The cable industry rallied to provide information to parents and teachers who wanted to help children deal with last week's terrorist attacks on New York's World Trade Center and the Pentagon.
Cable in the Classroom featured pertinent online links for educators at ciconline.org. By 12:19 p.m. EST last Tuesday, CNNFYI.com posted the first lesson plan for middle school and high-school aged students, Turner Learning spokeswoman Lesley Carlson said.
"We knew that kids would want to be watching this in class, so we wanted to give teachers guidelines," Carlson said.
CIC is a nonprofit trade association that aggregates cable television and online content for use in educators' lesson plans. Executive director and former teacher Peggy O'Brien said she sent information on the CNN online content via electronic mail to some of her teacher friends. A teacher returned her message with thanks, adding, "I can use all the help I can get."
O'Brien said there are no hard and fast rules about which age groups should watch television coverage of the horrific event.
"A lot of kids are too young to process this kind of stuff," she said — especially those who live in a world of video games.
Yet it's important that even young children be told the truth according to the level that they can understand and handle it, O'Brien said. Teachers respect the fact that parents are the primary communicators with children, especially in the younger grades, she added.
Because experts advise against exposing young children to graphic coverage, some sites offered tips for parents on how to address the inevitable questions that would arise.

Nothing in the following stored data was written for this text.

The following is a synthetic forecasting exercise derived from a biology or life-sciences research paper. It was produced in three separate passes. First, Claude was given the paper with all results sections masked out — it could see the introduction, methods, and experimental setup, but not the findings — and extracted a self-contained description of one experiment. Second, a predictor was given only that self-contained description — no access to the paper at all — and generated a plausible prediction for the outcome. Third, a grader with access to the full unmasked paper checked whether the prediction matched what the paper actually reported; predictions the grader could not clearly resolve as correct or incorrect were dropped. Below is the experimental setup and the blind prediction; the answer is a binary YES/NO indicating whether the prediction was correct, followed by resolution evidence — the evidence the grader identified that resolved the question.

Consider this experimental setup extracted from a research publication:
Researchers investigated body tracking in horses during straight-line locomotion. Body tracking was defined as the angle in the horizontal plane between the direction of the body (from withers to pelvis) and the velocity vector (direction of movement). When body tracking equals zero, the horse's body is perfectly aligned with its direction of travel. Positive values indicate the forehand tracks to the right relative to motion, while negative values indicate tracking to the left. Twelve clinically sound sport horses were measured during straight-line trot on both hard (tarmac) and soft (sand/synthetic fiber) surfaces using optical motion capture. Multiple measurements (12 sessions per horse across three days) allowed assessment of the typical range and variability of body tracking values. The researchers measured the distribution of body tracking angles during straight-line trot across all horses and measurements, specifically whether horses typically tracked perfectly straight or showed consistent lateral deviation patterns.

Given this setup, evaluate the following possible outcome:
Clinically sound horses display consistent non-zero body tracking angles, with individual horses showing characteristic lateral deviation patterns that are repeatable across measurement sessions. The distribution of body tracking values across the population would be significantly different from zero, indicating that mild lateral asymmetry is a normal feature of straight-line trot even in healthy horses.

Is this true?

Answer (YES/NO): NO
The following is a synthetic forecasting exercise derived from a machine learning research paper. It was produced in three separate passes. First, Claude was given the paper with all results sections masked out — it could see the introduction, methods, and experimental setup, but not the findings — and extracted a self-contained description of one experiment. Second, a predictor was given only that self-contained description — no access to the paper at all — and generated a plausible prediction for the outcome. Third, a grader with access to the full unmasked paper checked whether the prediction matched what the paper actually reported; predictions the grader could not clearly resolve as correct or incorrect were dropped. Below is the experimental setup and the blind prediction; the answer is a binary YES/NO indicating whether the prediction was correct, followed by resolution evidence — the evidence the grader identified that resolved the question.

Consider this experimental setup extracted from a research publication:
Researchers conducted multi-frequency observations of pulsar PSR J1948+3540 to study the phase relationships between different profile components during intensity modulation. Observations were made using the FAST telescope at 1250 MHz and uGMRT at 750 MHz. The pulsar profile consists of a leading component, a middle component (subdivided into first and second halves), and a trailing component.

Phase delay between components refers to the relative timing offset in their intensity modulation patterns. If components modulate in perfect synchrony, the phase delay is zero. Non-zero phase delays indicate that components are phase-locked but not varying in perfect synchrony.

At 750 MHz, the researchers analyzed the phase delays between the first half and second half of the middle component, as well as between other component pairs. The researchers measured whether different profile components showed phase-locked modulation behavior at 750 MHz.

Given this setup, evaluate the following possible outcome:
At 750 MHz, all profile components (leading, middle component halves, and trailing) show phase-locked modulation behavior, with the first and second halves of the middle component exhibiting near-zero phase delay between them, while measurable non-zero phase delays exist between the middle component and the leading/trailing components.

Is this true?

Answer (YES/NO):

At discoveryhealth.com, Discovery Health Channel gave tips on how to speak to children about death. At Comcast Corp.'s online educational site, comcastschoolyard.com, adults were encouraged to make an appointment to donate blood. Families also found tips on how to help children deal with traumatic events.
While much of the content provided by the industry has a nationwide spin to it, Cablevision Systems Corp. is planning to offer locally-tailored information for schools because the tragedy hit much closer to home.
Last week, Cablevision was talking with schools in its metropolitan New York service territory to determine which types of information would be most helpful to them. The cable operator was planning to place that information on its powertolearn.com Web site, said spokeswoman Heather Robinson. Possible features would include a question-and-answer session with a local counselor, and information on how students can help get involved to help with the recovery process.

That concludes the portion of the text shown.